JEDDAH: Millions of Muslims around the world celebrate the festival of Eid Al-Fitr on Sunday under some form of lockdown because of the coronavirus pandemic.
Restrictions on movement to curb the spread of the virus, including a 24-hour curfew in Saudi Arabia, led to muted festivities, with none of the usual crowded streets, or malls packed with last-minute shoppers.
In an Eid message, King Salman thanked Saudis and expats in the Kingdom for complying with measures to protect their health. “I greatly appreciate your commitment to spending Eid Al-Fitr in your homes, consciously and responsibly, respecting social distancing procedures and sending Eid congratulations through electronic communications and correspondence,” he said.
Some Saudis said Eid under lockdown was a unique experience, and had forced them to consider alternatives to the usual celebrations. “I have never been this thoughtful about Eid before,” Amal Al-Thobaiti, from Jeddah, told Arab News.
“It is my first time putting this much effort into it, but with the current depressing crisis we couldn’t allow it to get gloomier.” Al-Thobaiti and her family made Eid decorations by hand, prepared a varied breakfast menu, and ordered Eid chocolates online.
“I also ordered gifts for the family online, and got myself new pajamas — it’s the first time for me doing all this and it feels like the first Eid ever,” she said. “I wanted to compensate for not being able to go to the sea or dine in a restaurant as usual.”
Elsewhere, a spike in coronavirus infections in Afghanistan on Saturday doubled the number of cases to nearly 10,000 from 10 days ago, forcing authorities to impose a strict Eid lockdown, especially in Kabul.
In Indonesia, the world’s largest Muslim-majority country, people turned to smugglers and fake documents to evade a travel ban and reach home in time for Eid.
Every year millions take part in a mass migration similar to Chinese New Year.
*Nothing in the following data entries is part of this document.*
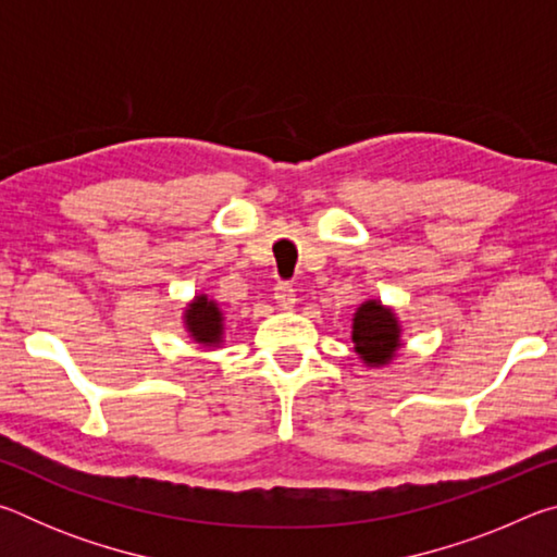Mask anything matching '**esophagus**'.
I'll list each match as a JSON object with an SVG mask.
<instances>
[{"label":"esophagus","instance_id":"34e87169","mask_svg":"<svg viewBox=\"0 0 557 557\" xmlns=\"http://www.w3.org/2000/svg\"><path fill=\"white\" fill-rule=\"evenodd\" d=\"M275 301H277L280 309H292V307H295V301H297L295 287L287 285V282H280V285L275 287Z\"/></svg>","mask_w":557,"mask_h":557}]
</instances>
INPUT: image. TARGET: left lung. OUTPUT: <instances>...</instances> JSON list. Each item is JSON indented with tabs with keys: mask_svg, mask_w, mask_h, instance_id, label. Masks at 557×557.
Returning <instances> with one entry per match:
<instances>
[{
	"mask_svg": "<svg viewBox=\"0 0 557 557\" xmlns=\"http://www.w3.org/2000/svg\"><path fill=\"white\" fill-rule=\"evenodd\" d=\"M351 342L356 354L366 366H385L403 346L400 324L391 307H383L379 299L363 301L354 314Z\"/></svg>",
	"mask_w": 557,
	"mask_h": 557,
	"instance_id": "obj_1",
	"label": "left lung"
}]
</instances>
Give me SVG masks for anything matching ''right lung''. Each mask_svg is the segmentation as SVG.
I'll list each match as a JSON object with an SVG mask.
<instances>
[{
  "instance_id": "1",
  "label": "right lung",
  "mask_w": 557,
  "mask_h": 557,
  "mask_svg": "<svg viewBox=\"0 0 557 557\" xmlns=\"http://www.w3.org/2000/svg\"><path fill=\"white\" fill-rule=\"evenodd\" d=\"M184 324L196 344L213 348L223 342V312L219 305L206 295L194 297L191 305L186 307Z\"/></svg>"
}]
</instances>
Fearing a public health disaster, the government banned travel, but then relaxed the ban for those who could prove they were virus-free and had a professional reason to travel.
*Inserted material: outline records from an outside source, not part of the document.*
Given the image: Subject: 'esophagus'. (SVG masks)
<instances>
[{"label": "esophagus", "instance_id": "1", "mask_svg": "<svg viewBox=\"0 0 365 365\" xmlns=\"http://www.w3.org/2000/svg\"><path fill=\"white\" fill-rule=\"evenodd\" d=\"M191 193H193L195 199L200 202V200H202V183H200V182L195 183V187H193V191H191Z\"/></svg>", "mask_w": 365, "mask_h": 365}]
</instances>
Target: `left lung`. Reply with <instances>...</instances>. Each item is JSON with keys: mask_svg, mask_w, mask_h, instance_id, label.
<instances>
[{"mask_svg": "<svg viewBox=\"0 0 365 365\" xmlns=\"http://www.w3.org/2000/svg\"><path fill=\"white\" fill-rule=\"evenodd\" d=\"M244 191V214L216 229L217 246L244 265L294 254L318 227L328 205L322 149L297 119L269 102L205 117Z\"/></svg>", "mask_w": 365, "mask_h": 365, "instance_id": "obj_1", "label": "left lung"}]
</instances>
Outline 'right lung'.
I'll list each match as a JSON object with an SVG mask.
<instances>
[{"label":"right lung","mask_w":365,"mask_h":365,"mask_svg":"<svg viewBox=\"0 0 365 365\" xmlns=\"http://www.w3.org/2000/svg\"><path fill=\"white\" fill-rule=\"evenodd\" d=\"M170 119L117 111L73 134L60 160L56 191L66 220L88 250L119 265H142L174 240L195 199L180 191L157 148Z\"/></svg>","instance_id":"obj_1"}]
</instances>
Police are now battling a tide of fake travel documents being sold online and through word of mouth.
Millions of Muslims across Africa, where 100,000 have been infected by the virus, also celebrated a different Eid. Mosques in Somalia’s capital Mogadishu were crowded, making social distancing impossible. However, most streets were empty, and the children who normally flock to public gardens for Eid were nowhere to be seen.
In Niger’s capital Niamey and Tanzania’s capital Dar es Salaam, some mosques were crowded as usual, but many were closed as imams decided they could not hold prayers safely. One man in Abidjan in Cote d’Ivoire said: “We miss all the people, all the human warmth. There is no holiday atmosphere.”